Wat vinden partijen in beroep?
3. Eiser is het niet eens met het bestreden besluit. Er is geen noodzaak meer om de woning te sluiten. De hennepkwekerij is namelijk al voor de oogst opgerold, de sloten voor toegang tot het appartementencomplex zijn vervangen en door de sociale controle van de medebewoners is misbruik in de kiem gesmoord. Verder heeft de maatregel onevenredig nadelige financiële gevolgen. Eiser kan niet verweten worden dat de huurder een hennepkwekerij in het pand startte. Verweerder heeft onvoldoende gemotiveerd dat op eiser een onderzoeksplicht rustte. Hij heeft klachten over geluidsoverlast met de huurder en medebewoners afgehandeld maar er bestond geen reden om een huiscontrole uit te voeren. Bovendien zou hij daarmee de privacy van de huurder schenden. Ook de controleur van de cv-ketel heeft op de dag van de ontdekking niets van de hennepkwekerij gemerkt. Daarnaast was er wel sprake van een bewoonde woning. Het rapport van de politie is te laat aan hem verstrekt en is bovendien onbetrouwbaar.

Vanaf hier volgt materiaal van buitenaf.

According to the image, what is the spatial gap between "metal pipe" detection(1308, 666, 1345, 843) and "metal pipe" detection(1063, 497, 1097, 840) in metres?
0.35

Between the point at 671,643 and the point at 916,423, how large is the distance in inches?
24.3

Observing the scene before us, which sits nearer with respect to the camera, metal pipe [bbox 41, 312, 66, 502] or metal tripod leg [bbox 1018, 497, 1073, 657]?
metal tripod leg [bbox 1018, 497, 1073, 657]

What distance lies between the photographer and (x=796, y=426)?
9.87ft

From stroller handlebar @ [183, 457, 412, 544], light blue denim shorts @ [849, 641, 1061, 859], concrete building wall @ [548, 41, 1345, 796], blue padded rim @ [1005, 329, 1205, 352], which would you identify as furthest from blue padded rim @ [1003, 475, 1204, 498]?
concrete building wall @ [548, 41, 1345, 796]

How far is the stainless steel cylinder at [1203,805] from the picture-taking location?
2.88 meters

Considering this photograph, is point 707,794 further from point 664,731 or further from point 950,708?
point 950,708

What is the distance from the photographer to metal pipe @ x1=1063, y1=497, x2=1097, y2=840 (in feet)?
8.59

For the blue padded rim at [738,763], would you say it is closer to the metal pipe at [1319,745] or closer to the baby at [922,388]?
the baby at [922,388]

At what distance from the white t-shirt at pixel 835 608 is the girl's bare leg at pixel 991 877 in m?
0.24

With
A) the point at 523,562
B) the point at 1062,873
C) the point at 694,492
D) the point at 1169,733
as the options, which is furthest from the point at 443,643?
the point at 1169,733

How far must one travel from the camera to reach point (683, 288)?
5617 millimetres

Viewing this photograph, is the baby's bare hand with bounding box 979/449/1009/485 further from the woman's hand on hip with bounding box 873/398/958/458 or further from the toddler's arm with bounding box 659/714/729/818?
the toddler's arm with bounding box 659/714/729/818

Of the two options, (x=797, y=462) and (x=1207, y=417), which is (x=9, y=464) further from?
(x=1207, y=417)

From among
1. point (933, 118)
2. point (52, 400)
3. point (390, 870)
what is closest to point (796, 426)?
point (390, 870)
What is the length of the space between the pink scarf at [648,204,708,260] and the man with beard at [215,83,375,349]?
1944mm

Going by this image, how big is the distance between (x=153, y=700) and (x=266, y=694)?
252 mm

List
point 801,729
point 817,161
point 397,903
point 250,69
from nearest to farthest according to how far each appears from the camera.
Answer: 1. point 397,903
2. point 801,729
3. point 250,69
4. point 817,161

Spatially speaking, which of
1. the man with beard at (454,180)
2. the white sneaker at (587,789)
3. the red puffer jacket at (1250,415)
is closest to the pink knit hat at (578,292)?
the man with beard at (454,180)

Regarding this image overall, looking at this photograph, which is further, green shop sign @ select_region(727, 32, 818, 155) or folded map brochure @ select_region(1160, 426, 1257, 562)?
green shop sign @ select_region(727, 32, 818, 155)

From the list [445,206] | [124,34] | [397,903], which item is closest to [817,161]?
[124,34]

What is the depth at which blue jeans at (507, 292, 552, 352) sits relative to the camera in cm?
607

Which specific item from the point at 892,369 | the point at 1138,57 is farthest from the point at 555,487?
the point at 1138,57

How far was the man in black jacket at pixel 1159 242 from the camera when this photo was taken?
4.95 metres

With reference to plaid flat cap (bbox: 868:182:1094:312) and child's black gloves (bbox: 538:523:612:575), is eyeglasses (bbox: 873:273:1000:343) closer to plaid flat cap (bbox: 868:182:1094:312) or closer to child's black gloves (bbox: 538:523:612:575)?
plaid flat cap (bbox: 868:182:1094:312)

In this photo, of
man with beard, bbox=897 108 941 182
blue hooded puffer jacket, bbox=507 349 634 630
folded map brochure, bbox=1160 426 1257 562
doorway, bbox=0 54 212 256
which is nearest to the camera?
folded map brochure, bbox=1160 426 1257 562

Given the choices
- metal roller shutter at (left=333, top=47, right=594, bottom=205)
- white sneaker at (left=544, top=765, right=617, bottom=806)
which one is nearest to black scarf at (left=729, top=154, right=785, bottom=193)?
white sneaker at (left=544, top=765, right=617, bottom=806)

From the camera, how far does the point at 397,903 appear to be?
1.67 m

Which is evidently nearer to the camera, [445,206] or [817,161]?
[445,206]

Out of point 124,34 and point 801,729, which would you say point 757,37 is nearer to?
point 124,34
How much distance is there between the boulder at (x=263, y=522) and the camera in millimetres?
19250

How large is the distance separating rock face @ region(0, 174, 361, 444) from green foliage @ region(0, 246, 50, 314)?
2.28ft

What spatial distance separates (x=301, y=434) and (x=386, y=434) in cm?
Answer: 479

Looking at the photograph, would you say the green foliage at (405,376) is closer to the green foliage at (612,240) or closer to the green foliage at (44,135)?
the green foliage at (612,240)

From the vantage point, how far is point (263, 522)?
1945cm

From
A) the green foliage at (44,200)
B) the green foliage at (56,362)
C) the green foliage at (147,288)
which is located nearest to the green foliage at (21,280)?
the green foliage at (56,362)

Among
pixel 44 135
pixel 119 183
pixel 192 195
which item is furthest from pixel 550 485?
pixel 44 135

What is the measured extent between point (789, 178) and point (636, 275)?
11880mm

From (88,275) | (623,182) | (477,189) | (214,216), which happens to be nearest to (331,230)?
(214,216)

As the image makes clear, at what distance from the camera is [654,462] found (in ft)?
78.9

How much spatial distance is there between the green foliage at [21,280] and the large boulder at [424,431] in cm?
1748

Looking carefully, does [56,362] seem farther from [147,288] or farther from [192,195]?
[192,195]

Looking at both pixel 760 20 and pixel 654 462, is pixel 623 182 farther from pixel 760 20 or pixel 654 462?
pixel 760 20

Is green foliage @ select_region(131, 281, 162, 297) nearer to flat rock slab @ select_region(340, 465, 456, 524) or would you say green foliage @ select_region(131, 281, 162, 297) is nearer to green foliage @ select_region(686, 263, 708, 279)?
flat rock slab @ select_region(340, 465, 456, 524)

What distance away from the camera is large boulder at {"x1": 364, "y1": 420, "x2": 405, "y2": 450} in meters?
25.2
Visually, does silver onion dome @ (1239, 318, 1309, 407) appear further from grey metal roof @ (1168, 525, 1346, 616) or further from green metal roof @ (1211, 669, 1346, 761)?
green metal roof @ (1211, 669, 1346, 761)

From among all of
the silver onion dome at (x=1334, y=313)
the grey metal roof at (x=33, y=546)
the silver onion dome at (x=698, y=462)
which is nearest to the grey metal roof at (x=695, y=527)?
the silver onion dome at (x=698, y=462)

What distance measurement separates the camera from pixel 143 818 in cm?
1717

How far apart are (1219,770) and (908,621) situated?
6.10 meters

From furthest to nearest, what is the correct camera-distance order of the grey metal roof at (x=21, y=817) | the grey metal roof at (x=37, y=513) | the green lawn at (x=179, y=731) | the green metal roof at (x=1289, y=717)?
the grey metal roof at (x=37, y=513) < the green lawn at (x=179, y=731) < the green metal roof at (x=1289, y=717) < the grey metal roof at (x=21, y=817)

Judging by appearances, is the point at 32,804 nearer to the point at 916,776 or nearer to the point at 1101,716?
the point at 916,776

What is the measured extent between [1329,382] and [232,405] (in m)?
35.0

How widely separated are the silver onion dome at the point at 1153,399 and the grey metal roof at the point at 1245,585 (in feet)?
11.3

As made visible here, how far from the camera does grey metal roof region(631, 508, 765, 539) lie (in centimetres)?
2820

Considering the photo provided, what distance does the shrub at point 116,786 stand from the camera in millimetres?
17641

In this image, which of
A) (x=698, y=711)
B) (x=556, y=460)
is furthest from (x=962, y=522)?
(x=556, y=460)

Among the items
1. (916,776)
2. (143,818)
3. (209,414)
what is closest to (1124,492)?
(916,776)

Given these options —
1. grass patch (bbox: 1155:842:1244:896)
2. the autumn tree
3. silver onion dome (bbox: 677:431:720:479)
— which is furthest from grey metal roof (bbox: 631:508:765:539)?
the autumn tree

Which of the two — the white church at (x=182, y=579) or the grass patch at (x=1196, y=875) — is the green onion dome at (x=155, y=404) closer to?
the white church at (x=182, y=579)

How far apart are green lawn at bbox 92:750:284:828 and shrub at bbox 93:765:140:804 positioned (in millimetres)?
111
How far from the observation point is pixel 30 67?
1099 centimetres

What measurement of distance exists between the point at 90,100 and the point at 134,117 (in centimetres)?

4. Verweerder stelt zich op het standpunt dat de sluiting van de woning noodzakelijk is om de bekendheid als drugspand teniet te doen en herhaling te voorkomen. Ook is er geen aanleiding om van de sluiting af te zien nu eiser zijn gestelde financiële schade onvoldoende heeft onderbouwd. Verder is eiser als eigenaar verantwoordelijk voor wat er in zijn woning gebeurt. Dat hij niet bij de hennepkwekerij betrokken was betekent niet dat de woning niet gesloten mocht worden. [1] Uit rechtspraak van de hoogste bestuursrechter [2] volgt dat een verhuurder de plicht heeft om het verhuurde te controleren. Het recht op privacy van de huurder staat daaraan niet in de weg. [3] Daarnaast volgt uit het proces-verbaal van de politie, de anonieme tip en het feit dat de huurder in het BRP niet op het adres van de woning stond ingeschreven dat de woning onbewoond was.
Wat zijn de regels?
5. Artikel 13b, eerste lid, van de Opiumwet geeft verweerder de bevoegdheid om een woning te sluiten als daar drugs wordt gevonden. Als het om een handelshoeveelheid drugs gaat, mag verweerder ervan uitgaan dat die hoeveelheid bestemd is voor handel. Verweerder moet dan afwegen of hij gebruik maakt van zijn bevoegdheid de woning te sluiten. Daarbij moet hij de noodzaak en de evenredigheid van de sluiting betrekken.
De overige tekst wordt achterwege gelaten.